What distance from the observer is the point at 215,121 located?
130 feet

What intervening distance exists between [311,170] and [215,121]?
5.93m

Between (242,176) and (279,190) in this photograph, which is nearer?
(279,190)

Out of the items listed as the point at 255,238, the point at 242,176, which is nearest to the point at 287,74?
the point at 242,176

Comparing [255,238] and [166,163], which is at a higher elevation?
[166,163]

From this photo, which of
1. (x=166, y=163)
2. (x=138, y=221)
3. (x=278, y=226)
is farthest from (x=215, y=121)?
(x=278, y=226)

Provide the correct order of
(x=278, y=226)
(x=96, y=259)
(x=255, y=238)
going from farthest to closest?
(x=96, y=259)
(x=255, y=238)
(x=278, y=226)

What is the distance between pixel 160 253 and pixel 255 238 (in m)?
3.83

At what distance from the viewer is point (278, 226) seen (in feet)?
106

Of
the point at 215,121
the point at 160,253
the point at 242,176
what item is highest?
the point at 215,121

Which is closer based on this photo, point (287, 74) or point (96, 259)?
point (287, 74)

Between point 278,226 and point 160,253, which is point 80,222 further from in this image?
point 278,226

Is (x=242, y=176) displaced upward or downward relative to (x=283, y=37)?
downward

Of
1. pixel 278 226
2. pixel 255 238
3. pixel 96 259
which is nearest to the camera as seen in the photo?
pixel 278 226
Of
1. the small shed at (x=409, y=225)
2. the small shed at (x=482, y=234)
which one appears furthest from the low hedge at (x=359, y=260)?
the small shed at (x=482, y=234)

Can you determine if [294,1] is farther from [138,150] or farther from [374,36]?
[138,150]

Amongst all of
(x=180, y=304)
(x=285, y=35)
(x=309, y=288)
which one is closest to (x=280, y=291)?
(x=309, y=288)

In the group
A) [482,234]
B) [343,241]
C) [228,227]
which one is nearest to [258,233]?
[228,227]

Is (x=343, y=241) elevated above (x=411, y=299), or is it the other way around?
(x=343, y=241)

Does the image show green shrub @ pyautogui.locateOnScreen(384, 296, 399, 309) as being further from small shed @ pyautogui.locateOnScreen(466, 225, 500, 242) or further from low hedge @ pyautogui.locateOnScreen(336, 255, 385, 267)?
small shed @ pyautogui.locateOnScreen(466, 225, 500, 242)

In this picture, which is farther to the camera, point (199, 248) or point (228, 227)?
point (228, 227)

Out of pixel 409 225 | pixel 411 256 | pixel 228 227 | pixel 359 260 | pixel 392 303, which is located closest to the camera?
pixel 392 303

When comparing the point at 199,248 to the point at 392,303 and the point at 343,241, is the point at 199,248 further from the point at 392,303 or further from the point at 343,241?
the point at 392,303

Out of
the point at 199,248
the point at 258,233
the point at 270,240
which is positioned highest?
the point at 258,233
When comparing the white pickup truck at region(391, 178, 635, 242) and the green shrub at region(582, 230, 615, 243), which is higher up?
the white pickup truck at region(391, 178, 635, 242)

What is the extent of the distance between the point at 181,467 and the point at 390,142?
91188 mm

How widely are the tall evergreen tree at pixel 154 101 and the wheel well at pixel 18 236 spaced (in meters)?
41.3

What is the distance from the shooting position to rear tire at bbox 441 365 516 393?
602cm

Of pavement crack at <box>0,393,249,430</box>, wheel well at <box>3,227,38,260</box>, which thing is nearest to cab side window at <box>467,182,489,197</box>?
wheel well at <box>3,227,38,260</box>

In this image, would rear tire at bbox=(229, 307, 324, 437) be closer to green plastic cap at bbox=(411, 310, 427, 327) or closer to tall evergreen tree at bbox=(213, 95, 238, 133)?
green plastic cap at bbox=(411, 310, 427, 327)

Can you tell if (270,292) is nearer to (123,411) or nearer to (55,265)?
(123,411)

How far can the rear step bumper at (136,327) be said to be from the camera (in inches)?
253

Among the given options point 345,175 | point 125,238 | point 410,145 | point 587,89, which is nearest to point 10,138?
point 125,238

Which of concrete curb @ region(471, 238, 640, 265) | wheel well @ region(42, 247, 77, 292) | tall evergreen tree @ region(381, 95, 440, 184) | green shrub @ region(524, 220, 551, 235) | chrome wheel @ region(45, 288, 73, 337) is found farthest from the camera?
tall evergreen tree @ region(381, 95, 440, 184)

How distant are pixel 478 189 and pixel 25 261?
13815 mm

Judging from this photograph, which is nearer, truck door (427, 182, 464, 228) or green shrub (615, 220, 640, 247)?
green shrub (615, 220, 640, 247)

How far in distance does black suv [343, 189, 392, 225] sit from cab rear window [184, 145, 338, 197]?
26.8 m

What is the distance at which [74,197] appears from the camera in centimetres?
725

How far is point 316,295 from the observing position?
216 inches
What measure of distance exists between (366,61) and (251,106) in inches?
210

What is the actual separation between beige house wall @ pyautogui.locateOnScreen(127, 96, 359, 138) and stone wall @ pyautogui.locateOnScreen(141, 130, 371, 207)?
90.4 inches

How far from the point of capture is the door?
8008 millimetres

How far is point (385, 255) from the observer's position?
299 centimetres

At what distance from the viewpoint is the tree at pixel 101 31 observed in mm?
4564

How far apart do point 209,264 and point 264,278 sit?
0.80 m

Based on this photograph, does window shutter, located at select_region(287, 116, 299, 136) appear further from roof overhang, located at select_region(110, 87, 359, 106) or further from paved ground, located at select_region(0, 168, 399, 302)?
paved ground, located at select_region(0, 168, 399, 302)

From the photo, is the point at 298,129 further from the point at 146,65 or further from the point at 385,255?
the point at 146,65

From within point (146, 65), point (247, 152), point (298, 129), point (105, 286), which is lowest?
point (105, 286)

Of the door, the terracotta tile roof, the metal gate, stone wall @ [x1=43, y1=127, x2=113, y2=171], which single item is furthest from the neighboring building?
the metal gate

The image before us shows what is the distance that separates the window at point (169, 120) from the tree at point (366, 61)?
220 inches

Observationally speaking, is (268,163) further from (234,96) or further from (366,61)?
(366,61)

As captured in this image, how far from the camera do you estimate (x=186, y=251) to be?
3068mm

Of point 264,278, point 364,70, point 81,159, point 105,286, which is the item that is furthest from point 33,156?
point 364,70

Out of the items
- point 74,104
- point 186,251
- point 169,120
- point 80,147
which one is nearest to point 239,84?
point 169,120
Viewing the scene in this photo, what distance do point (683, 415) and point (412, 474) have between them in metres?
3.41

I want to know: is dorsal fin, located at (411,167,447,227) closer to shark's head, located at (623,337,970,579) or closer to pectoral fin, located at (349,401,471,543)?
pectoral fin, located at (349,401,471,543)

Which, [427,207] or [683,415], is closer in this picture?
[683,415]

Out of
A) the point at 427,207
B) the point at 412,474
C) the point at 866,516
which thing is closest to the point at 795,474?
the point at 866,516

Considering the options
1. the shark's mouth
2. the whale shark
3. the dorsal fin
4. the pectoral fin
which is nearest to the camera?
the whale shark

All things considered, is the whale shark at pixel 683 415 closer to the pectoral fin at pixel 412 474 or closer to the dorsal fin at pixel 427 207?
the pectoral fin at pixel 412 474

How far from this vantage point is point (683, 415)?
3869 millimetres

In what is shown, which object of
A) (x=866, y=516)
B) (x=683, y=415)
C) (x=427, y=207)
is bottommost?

• _PROBLEM DETAILS_
Enumerate each line of the listing above that contains the string "seen".

• _EXERCISE ANSWER_
At what distance from the viewer is point (278, 226) seen (in feet)?
which is nearest to the camera as seen in the photo?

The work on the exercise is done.